Enfin, la troisième rupture se fait avec le processus de colonisation de peuplement ou de remplacement en Palestine, c’est-à-dire d’éradication du peuple autochtone. Ilan Pappé précise dans l’un de ses textes : « Dans le colonialisme, l’indigène est là transitoirement puis plus du tout ». La diaspora antisioniste n'est pas dans une lutte de pouvoir contre l'État d'Israël ni ne destine les Israéliens juifs à être jetés à la mer ; il s’agit de faire prendre conscience que la prétention de l’État d'Israël et de l'idéologie sioniste à représenter la judéité et le judaïsme est définitivement en échec. Les avatars du colonialisme européen qui ont trouvé une apothéose dans la conquête de la Palestine et l’asservissement de ses habitants sont désormais du passé.

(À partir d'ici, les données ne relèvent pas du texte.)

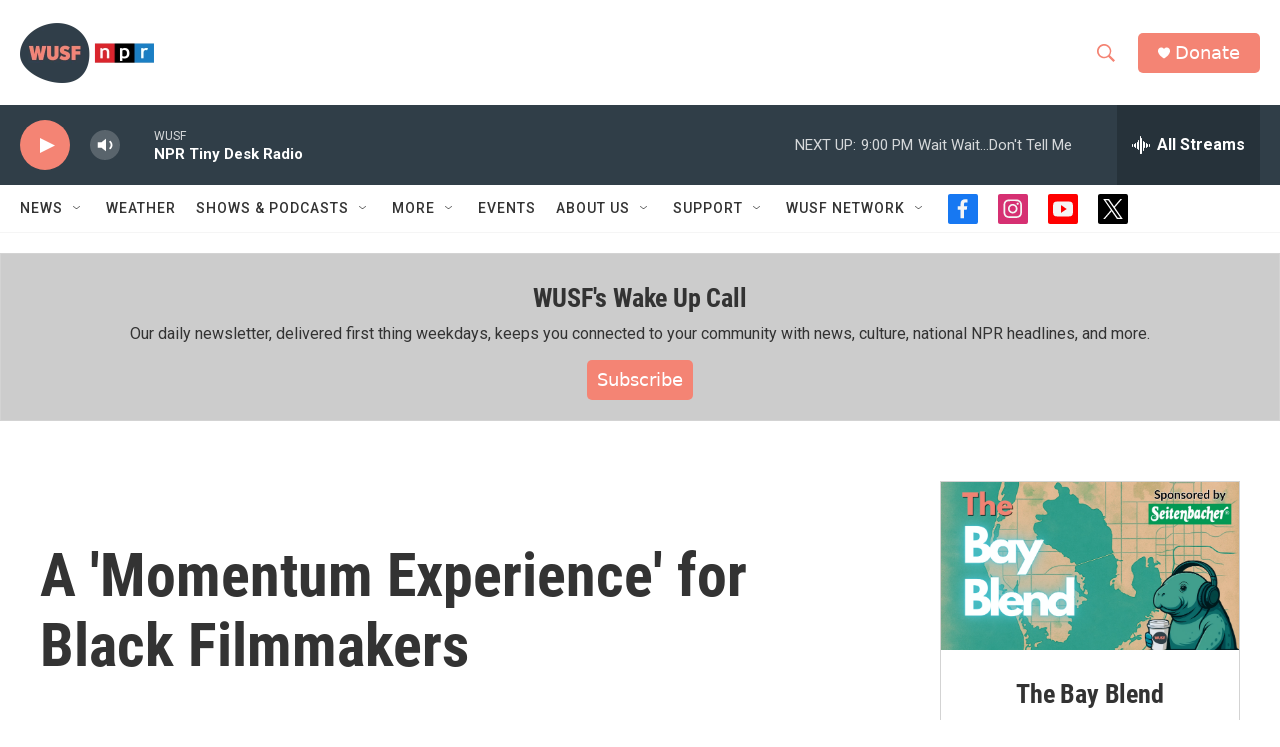

--- FILE ---
content_type: text/html; charset=utf-8
request_url: https://www.google.com/recaptcha/api2/aframe
body_size: 269
content:
<!DOCTYPE HTML><html><head><meta http-equiv="content-type" content="text/html; charset=UTF-8"></head><body><script nonce="3wIZJ9fUBZJlALRmG8MY_g">/** Anti-fraud and anti-abuse applications only. See google.com/recaptcha */ try{var clients={'sodar':'https://pagead2.googlesyndication.com/pagead/sodar?'};window.addEventListener("message",function(a){try{if(a.source===window.parent){var b=JSON.parse(a.data);var c=clients[b['id']];if(c){var d=document.createElement('img');d.src=c+b['params']+'&rc='+(localStorage.getItem("rc::a")?sessionStorage.getItem("rc::b"):"");window.document.body.appendChild(d);sessionStorage.setItem("rc::e",parseInt(sessionStorage.getItem("rc::e")||0)+1);localStorage.setItem("rc::h",'1769909635299');}}}catch(b){}});window.parent.postMessage("_grecaptcha_ready", "*");}catch(b){}</script></body></html>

Pour s’en défendre, l’État d’Israël s’emploie à instrumentaliser l’antisémitisme, au travers notamment de la propagation de la définition IHRA.
Une analyse à poursuivre
Le colonialisme de remplacement, inhérent au sionisme, dévore l’existence des Palestiniens et met par là-même en danger les Juifs sur le territoire de la Palestine dite mandataire ou dans le reste du monde. Il induit à la fois un projet d’extermination des Palestiniens et la montée de l’antisémitisme dans le monde à plus d’un égard, car l’opinion publique est travaillée par la hasbara israélienne (propagande) au point de considérer que l’État d’Israël représente tous les Juifs. Les politiques occidentales appuient leur soutien au colonialisme israélien sur cette falsification. Il est dès lors facile de faire voter toutes ces lois fondées sur l’obsession de la critique de la politique israélienne et du sionisme. La croisade occidentale contre le terrorisme islamiste va de pair avec la stigmatisation de l’éclairage porté sur la nature du régime israélien - éclairage menaçant pour l’hégémonie de l’axe USA-Europe-Israël qui somme les Juifs de toutes les diasporas à porter la parole sioniste dans le monde.
À l’opposé de cet “impérialisme”, une renaissance juive multiculturelle se développe un peu partout, renouant avec des patrimoines mis de côté au nom de l’unité du peuple juif dans « son » pays. Des langues, des chants, des artisanats réapparaissent. Ce mouvement n'est pas tout à fait nouveau, on peut même dire qu’il a existé, y compris en Israël, pendant la montée du sionisme et après la création de l'État, même s’il a été combattu par ce même État. Mais il s’affiche de plus en plus et rassemble des citoyens juifs de divers pays à la recherche d’une articulation entre différentes façons de se sentir juif.ve en diaspora et d’affirmer le clivage avec Israël. Ainsi des membres d’associations juives de vingt pays de plusieurs continents se sont constitués en réseau pour échanger et avancer ensemble ; ils portent d’autres voix juives de la diaspora et sont engagés dans la construction d’une identité diasporique dans laquelle un judaïsme vivant, mais divers, est vécu sans référence à Israël.